(Saved data entries)
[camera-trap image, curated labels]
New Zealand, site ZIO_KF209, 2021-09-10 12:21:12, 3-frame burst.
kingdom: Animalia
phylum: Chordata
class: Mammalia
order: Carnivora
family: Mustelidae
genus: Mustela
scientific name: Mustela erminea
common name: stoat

### What needs to be done
All the records, from the first line to the last: repeat them exactly.

### Answer for this exercise
[camera-trap image, curated labels]
New Zealand, site ZIO_KF209, 2021-09-10 12:21:12, 3-frame burst.
kingdom: Animalia
phylum: Chordata
class: Mammalia
order: Carnivora
family: Mustelidae
genus: Mustela
scientific name: Mustela erminea
common name: stoat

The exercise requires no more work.